SRF News: Ständeratspräsidentin Karin Keller-Sutter, Sie sind viel in der Schweiz unterwegs. Wie nehmen Sie die Bevölkerung wahr?
Karin Keller-Sutter: Die Leute in der Schweiz, habe ich das Gefühl, sind mehrheitlich zufrieden. Das zeigt auch der aktuelle Wohlfahrtsbarometer. Und ich stelle fest: Längst nicht alle interessieren sich für Politik. Ich treffe immer wieder auf Personen, die nicht wissen, was eine Ständerätin ist und was man als Ständeratspräsidentin überhaupt tut.
Was sagen Sie dann?
Ich präsidiere die kleine Kammer, den Ständerat.
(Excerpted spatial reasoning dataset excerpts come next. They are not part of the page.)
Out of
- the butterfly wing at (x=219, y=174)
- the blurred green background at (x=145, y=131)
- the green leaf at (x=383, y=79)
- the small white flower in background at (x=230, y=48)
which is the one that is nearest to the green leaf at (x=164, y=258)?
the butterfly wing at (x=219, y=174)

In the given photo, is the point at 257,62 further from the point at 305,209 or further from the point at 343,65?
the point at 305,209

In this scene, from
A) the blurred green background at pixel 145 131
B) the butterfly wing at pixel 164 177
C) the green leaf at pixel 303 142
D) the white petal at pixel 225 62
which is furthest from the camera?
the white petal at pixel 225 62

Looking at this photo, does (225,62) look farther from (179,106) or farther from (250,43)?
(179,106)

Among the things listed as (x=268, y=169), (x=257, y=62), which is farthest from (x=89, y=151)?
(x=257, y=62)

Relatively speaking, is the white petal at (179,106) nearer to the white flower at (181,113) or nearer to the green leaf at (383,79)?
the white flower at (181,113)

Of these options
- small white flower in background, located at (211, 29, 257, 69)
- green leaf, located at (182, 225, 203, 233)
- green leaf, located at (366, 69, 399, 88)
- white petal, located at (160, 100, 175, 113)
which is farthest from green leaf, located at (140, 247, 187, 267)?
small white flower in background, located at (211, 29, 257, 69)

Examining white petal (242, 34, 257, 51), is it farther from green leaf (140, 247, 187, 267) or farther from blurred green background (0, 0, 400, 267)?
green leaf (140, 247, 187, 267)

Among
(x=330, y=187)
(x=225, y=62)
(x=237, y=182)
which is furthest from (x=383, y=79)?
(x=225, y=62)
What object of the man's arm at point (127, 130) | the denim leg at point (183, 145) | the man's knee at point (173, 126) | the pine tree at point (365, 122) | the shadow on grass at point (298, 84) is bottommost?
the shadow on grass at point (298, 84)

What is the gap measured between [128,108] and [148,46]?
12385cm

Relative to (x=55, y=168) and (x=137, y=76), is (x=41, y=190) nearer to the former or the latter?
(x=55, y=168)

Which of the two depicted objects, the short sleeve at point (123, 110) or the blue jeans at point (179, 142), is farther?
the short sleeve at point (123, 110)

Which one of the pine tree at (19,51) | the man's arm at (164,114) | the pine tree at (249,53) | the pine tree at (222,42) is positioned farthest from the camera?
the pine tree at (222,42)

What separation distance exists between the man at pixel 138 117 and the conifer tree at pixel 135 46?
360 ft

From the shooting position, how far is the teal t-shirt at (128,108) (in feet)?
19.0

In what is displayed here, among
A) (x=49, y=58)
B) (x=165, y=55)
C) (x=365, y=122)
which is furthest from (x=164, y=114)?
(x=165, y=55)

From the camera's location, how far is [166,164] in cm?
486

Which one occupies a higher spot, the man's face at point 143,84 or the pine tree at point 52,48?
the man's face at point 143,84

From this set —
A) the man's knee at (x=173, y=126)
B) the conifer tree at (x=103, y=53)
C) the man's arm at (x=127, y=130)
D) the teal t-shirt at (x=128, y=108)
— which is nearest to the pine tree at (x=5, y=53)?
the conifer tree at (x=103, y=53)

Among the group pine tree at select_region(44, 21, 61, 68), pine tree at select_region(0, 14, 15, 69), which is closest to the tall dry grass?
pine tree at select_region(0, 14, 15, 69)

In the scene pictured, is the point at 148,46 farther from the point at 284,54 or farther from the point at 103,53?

Ich bin verantwortlich dafür, dass die Sitzungen reibungslos verlaufen. Die Leute meinen manchmal, man könne damit Entscheide allein fällen oder umstossen. Die Präsidentin hat diese Macht nicht, das muss man immer wieder erklären. Die direkte Demokratie ist für die Menschen in unserem Land eine permanente Weiterbildung. Indem sie sich mit Abstimmungen befassen, bilden sie sich politisch weiter. Das ist Weiterbildung on the job.
Was wird die Schweiz 2018 beschäftigen?
Politisch gibt es drei zentrale Dossiers: Unser Verhältnis zur EU – fast schon ein Dauerbrenner, neue Vorlagen für die Renten und die Unternehmenssteuerreform.
Beide Vorlagen sind letztes Jahr an der Urne gescheitert. Was ist Ihre Erklärung dafür?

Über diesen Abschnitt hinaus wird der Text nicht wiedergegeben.